The comparison was made on the Silesia dataset, which consisted of the following files.
| File | Description | Type | Size |
|---|---|---|---|
| dickens | Collected works of Charles Dickens | text | 9,72 MiB |
| mr | Medical magnetic resonanse image | picture | 9,51 MiB |
| ooffice | A dll from Open Office.org 1.01 | exe | 5,87 MiB |
| osdb | Sample database in MySQL format | database | 9,62 MiB |
| reymont | Text of the book CHŁOPI by W. Reymont | 6,32 MiB | |
| sao | The SAO star catalog | bin data | 6,92 MiB |
| xml | Collected XML files | html | 5,10 MiB |
| x-ray | X-ray medical picture | image | 8,08 MiB |
Now let's look at the comparison of the maximum compression ratio achieved (more is better).
| dickens | mr | ooffice | osdb | reymont | sao | xml | x-ray | |
|---|---|---|---|---|---|---|---|---|
| lzop | 2.2803 | 2.4523 | 1.8408 | 2.3925 | 3.0753 | 1.2517 | 6.7689 | 1.2433 |
| lz4 | 2.3244 | 2.3784 | 1.7391 | 2.5489 | 3.2072 | 1.2787 | 7.0204 | 1.1802 |
| gzip | 2.6461 | 2.7138 | 1.9907 | 2.7138 | 3.6396 | 1.3613 | 8.0709 | 1.4035 |
| zopfli | 2.7783 | 2.9060 | 2.0565 | 2.7966 | 3.9169 | 1.3847 | 8.5281 | 1.4756 |
| rar | 3.2698 | 3.5758 | 2.6634 | 3.0469 | 4.2394 | 1.3068 | 10.7838 | 2.0164 |
| lzma | 3.6006 | 3.6237 | 2.5351 | 3.5462 | 5.0383 | 1.6388 | 12.2943 | 1.8871 |
| xz | 3.6000 | 3.6231 | 2.5346 | 3.5456 | 5.0374 | 1.6386 | 12.2910 | 1.8868 |
| zstd | 3.5770 | 3.2103 | 2.3672 | 3.2550 | 4.9177 | 1.4502 | 11.7940 | 1.6436 |
| brotli | 3.6044 | 3.5317 | 2.4818 | 3.5812 | 4.9747 | 1.5812 | 12.4145 | 1.8096 |
| bzip2 | 3.6407 | 4.0841 | 2.1492 | 3.5984 | 5.3178 | 1.4678 | 12.1157 | 2.0918 |
| bzip3 | 4.5625 | 4.7031 | 2.4346 | 4.4589 | 6.7591 | 1.5517 | 13.1697 | 2.3172 |
| zpaq | 4.8656 | 4.5708 | 3.4825 | 4.5745 | 6.9285 | 1.8598 | 16.3486 | 2.3092 |
What do we see from the table? The bzip3 tool is very efficient. In most cases, however, zpaq surpassed it. Furthermore, we see that bzip2, brotli, zstd, lzma and xz are also decently effective. Then we have Deflate, where we see a significant jump in compression efficiency. So neither gzip nor Zopfli are very effective today. And then we have LZ4 and lzop, which you can see have a very low compression ratio. But that's the purpose. We want LZ4 to be very fast in compression and decompression at the cost of less efficient compression. Note which data compresses well for us. It is mainly an xml file, i.e. HTML files, on which a high compression ratio can be achieved. Other files are compressed a little less, but a typically achievable compression ratio is around 4.5.
In conclusion, we can say that zpaq and bzip3 are currently the most efficient compressors.

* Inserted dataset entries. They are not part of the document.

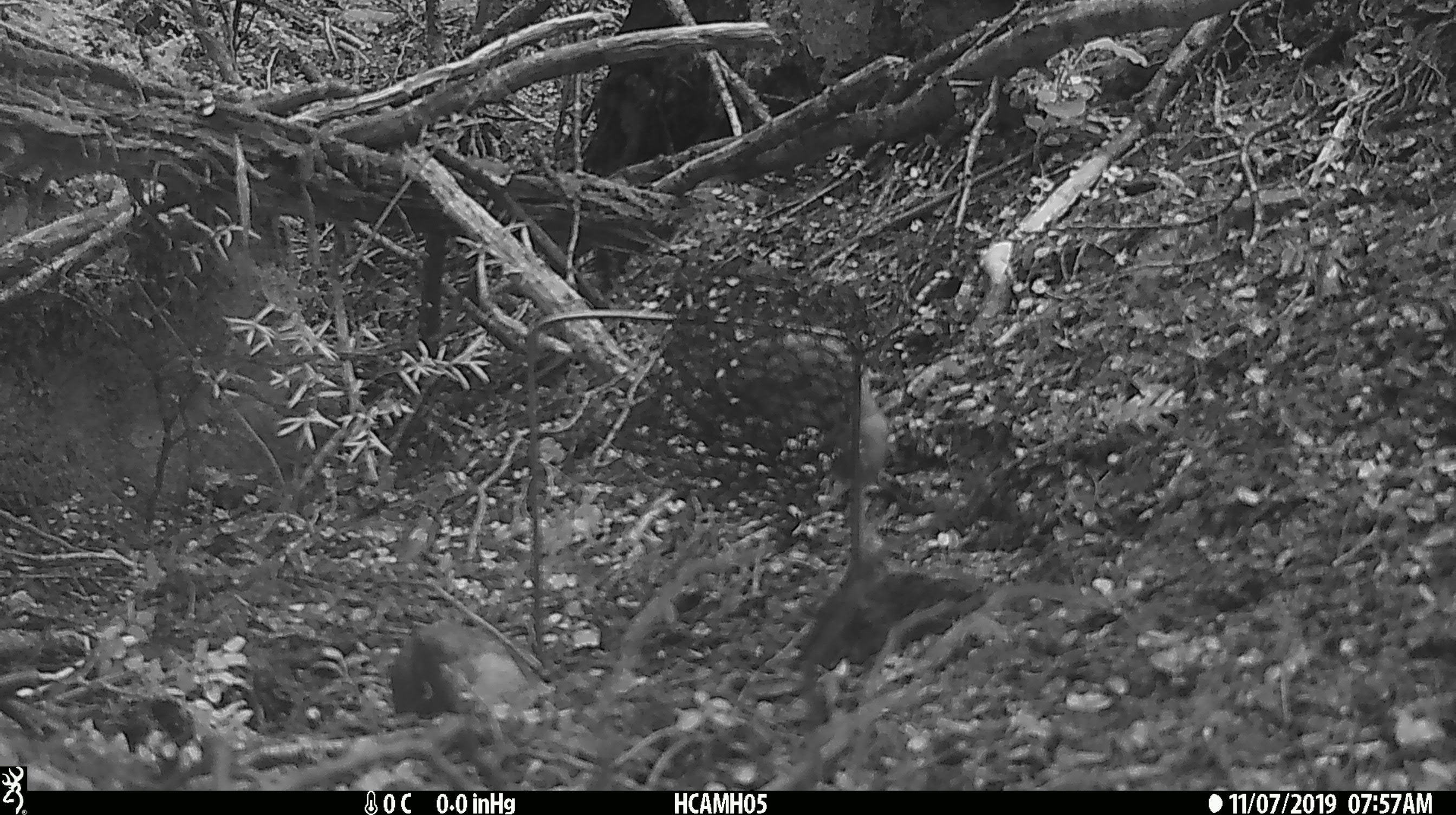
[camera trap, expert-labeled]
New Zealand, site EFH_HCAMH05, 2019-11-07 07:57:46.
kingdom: Animalia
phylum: Chordata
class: Mammalia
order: Rodentia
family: Muridae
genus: Mus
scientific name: Mus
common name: mouse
Mouse (Mus).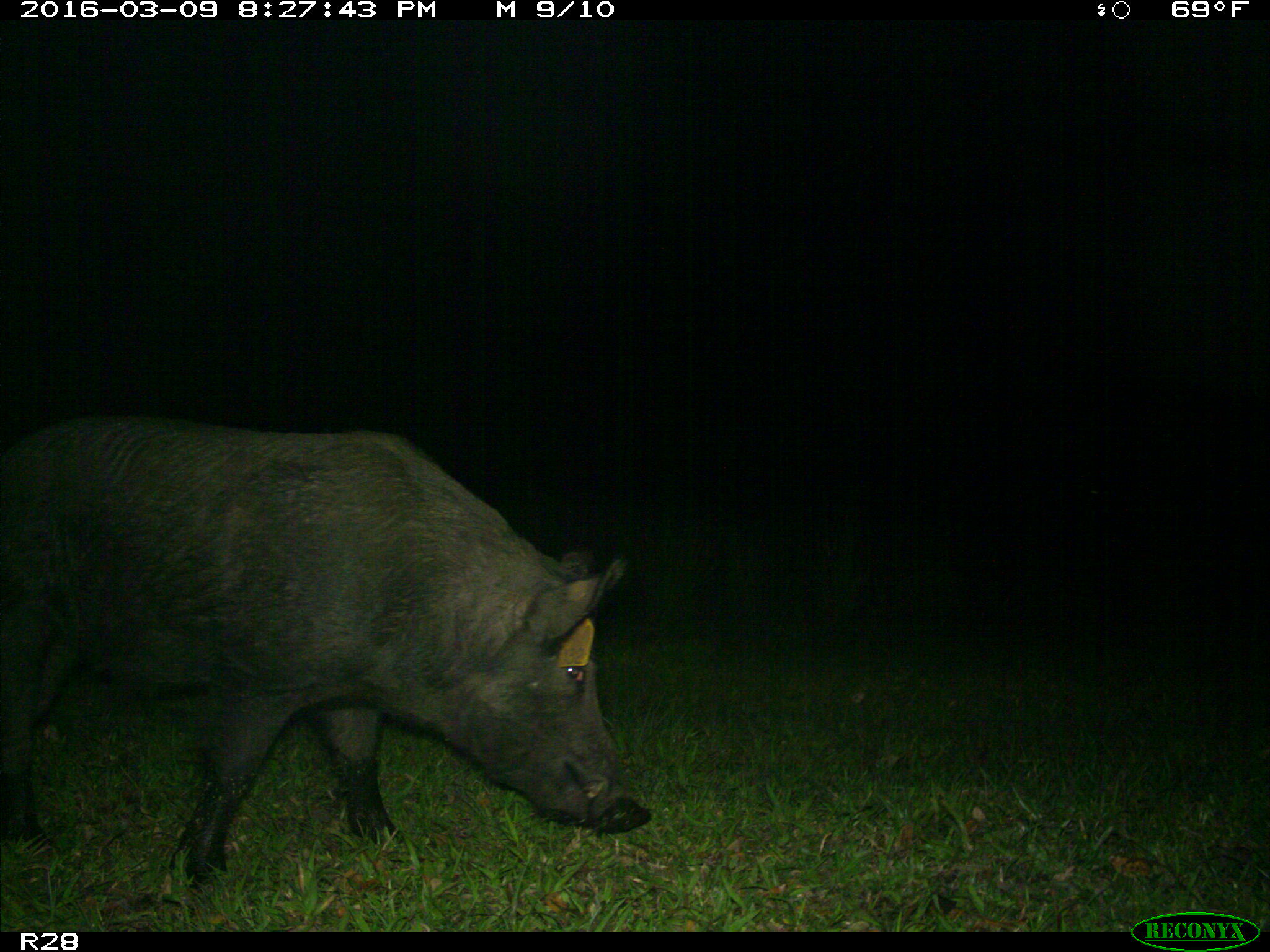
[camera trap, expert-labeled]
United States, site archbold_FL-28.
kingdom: Animalia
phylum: Chordata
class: Mammalia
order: Artiodactyla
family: Suidae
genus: Sus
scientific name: Sus scrofa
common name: wild boar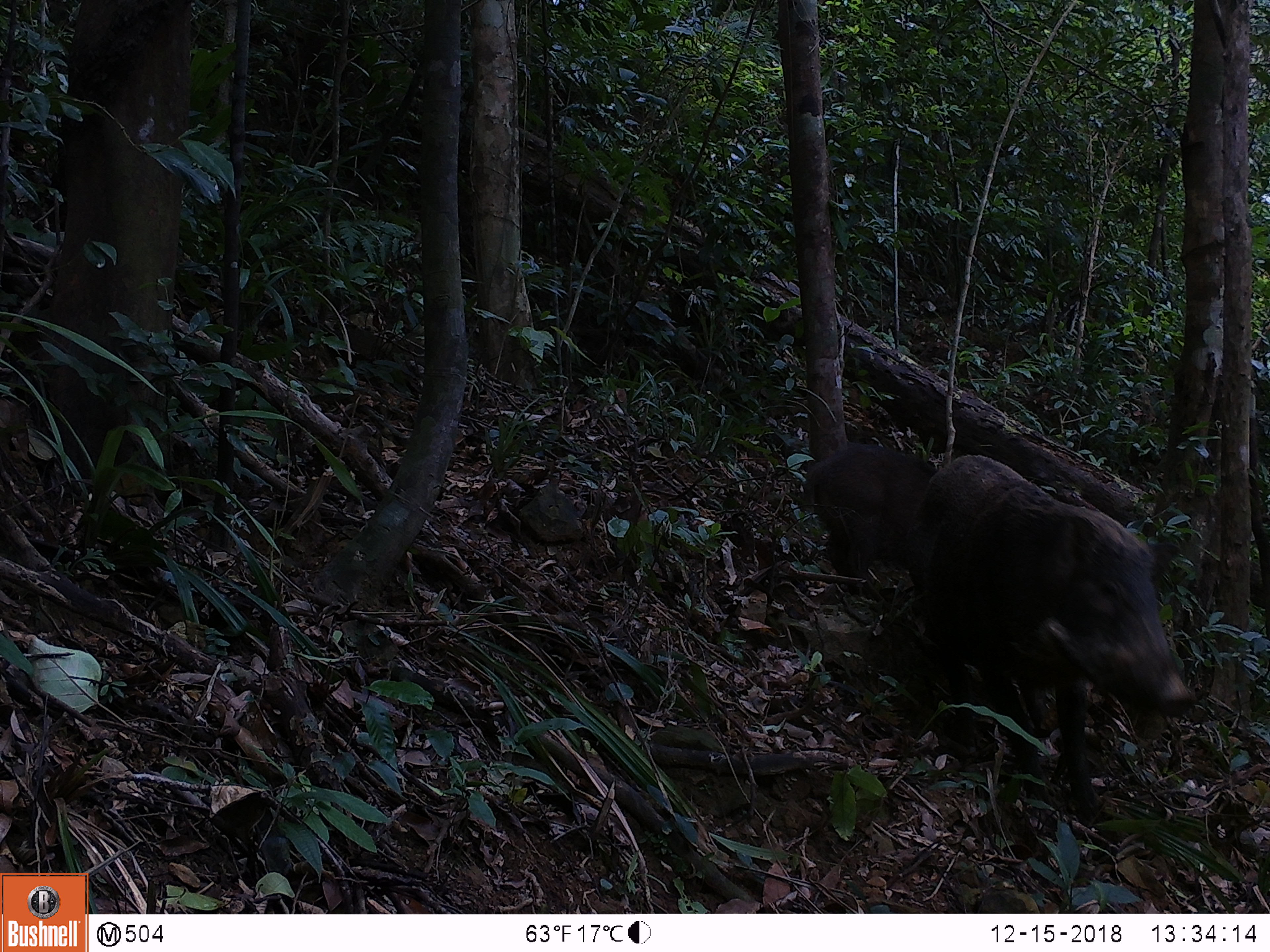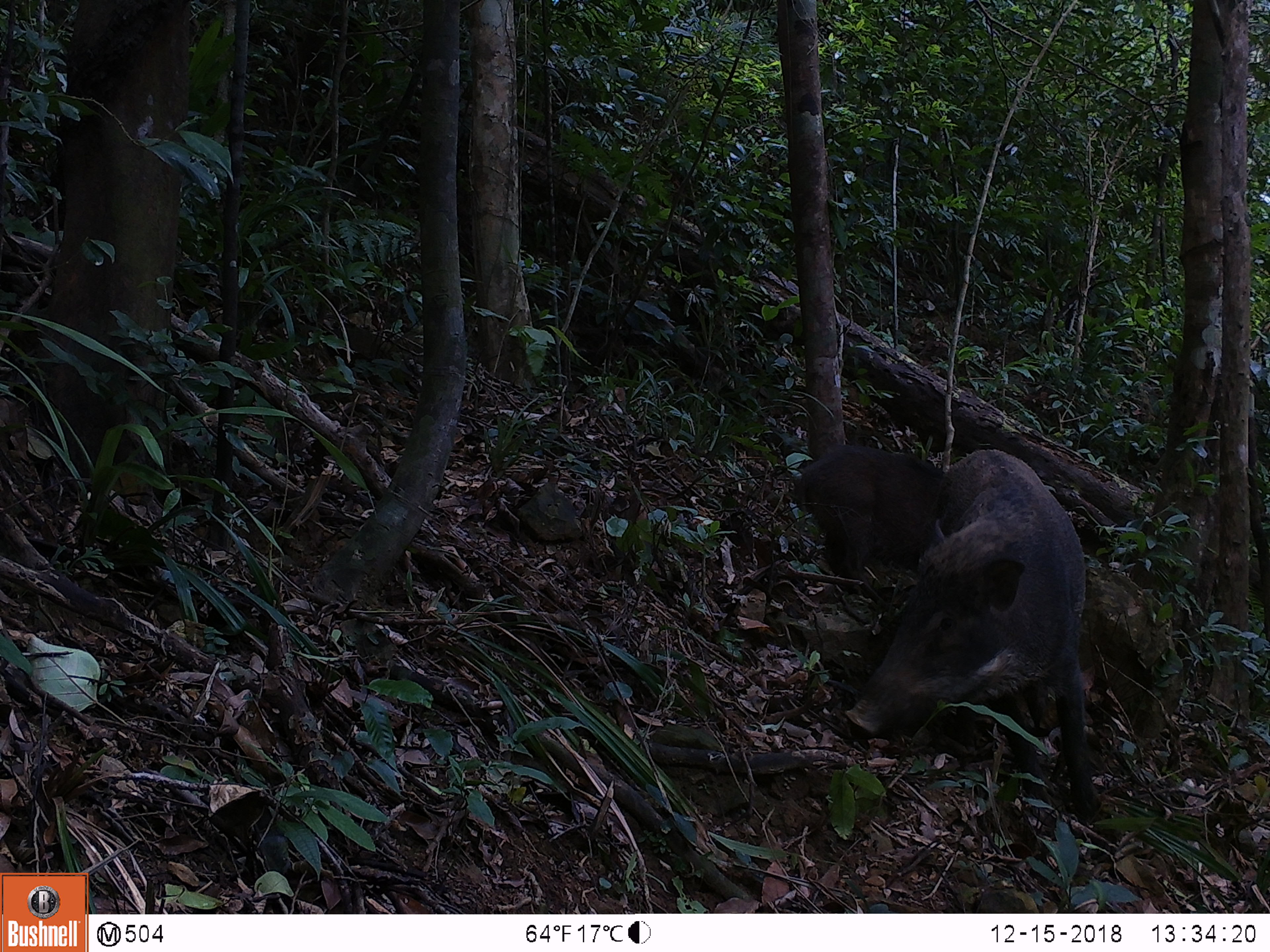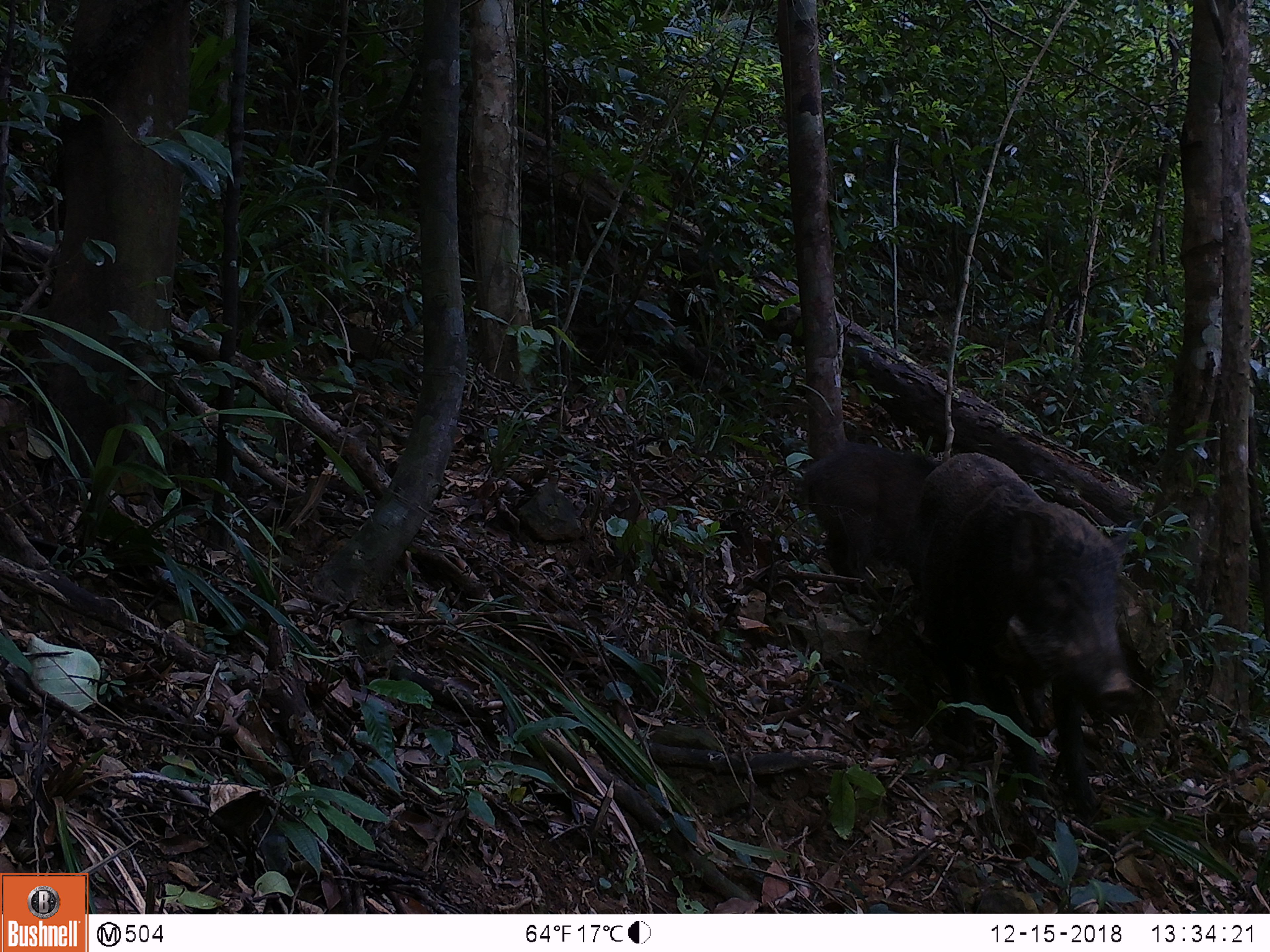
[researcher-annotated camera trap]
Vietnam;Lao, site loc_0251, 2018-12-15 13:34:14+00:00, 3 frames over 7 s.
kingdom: Animalia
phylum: Chordata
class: Mammalia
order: Artiodactyla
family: Suidae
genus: Sus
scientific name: Sus scrofa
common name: eurasian wild pig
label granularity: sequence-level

Zopfli improves the compression ratio against gzip by 3–8% (still the same Deflate compression method). The tools lzop, lz4 and gzip are relatively fast but with a low compression ratio. LZMA, Zstd, Brotli methods achieve relatively high compression ratios, however bzip2, bzip3 and zpaq are even slightly more efficient. LZ4 has by far the fastest decompression (but low compression ratio), Zstd is also quite fast. LZMA, bzip2, bzip3 and zpaq are very slow when decompressing. Tools can be focused on compression speed (will bring a reduced compression ratio) – LZ4 wins here.